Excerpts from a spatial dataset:
--- start ---

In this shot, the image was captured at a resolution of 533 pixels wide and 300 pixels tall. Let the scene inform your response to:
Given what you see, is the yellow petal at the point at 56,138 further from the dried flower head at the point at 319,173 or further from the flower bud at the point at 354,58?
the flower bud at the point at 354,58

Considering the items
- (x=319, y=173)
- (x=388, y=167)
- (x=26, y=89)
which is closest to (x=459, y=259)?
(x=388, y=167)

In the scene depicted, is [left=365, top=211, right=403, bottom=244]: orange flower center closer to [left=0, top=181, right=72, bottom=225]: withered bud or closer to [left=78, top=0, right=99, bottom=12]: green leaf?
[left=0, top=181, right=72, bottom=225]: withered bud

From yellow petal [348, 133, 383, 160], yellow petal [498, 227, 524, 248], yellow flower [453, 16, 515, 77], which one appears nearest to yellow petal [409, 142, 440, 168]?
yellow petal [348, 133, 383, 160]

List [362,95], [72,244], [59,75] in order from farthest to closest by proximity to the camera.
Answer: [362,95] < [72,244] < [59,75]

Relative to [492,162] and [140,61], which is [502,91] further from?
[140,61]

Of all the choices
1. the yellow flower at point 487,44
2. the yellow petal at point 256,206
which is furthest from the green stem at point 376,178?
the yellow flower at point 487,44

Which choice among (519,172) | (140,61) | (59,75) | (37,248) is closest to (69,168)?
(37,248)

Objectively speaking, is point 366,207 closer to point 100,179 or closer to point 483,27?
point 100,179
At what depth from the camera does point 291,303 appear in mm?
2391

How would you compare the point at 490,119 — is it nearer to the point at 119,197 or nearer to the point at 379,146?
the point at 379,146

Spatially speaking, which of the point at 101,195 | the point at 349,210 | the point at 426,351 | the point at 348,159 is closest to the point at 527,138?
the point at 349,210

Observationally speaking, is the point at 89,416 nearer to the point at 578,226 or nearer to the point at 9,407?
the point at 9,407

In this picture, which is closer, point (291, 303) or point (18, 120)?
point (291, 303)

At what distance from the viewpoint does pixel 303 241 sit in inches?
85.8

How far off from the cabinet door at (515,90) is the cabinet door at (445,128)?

--- end ---

Task: Give the material above again, word for word.

Result of the task:
In this shot, the image was captured at a resolution of 533 pixels wide and 300 pixels tall. Let the scene inform your response to:
Given what you see, is the yellow petal at the point at 56,138 further from the dried flower head at the point at 319,173 or further from the flower bud at the point at 354,58?
the flower bud at the point at 354,58

Considering the items
- (x=319, y=173)
- (x=388, y=167)
- (x=26, y=89)
which is closest to (x=459, y=259)?
(x=388, y=167)

In the scene depicted, is [left=365, top=211, right=403, bottom=244]: orange flower center closer to [left=0, top=181, right=72, bottom=225]: withered bud or closer to [left=78, top=0, right=99, bottom=12]: green leaf?
[left=0, top=181, right=72, bottom=225]: withered bud

From yellow petal [348, 133, 383, 160], yellow petal [498, 227, 524, 248], yellow flower [453, 16, 515, 77], which one appears nearest to yellow petal [409, 142, 440, 168]?
yellow petal [348, 133, 383, 160]

List [362,95], [72,244], [59,75] in order from farthest to closest by proximity to the camera.
Answer: [362,95] < [72,244] < [59,75]

Relative to [492,162] and [140,61], which is [502,91] further from?
[140,61]

Of all the choices
1. the yellow flower at point 487,44
2. the yellow petal at point 256,206
which is furthest from the green stem at point 376,178?
the yellow flower at point 487,44

Which choice among (519,172) | (140,61) | (59,75) | (37,248) is closest to (69,168)?
(37,248)

Objectively speaking, is point 366,207 closer to point 100,179 or closer to point 483,27?
point 100,179
At what depth from the camera does point 291,303 appear in mm?
2391

How would you compare the point at 490,119 — is it nearer to the point at 119,197 or nearer to the point at 379,146?
the point at 379,146

Spatially speaking, which of the point at 101,195 | the point at 349,210 | the point at 426,351 | the point at 348,159 is closest to the point at 527,138?
the point at 349,210

Observationally speaking, is the point at 89,416 nearer to the point at 578,226 or nearer to the point at 9,407?
the point at 9,407

In this picture, which is closer, point (291, 303) or point (18, 120)?
point (291, 303)

At what distance from the viewpoint does pixel 303 241 sit in inches?
85.8

How far off from the cabinet door at (515,90) is the cabinet door at (445,128)?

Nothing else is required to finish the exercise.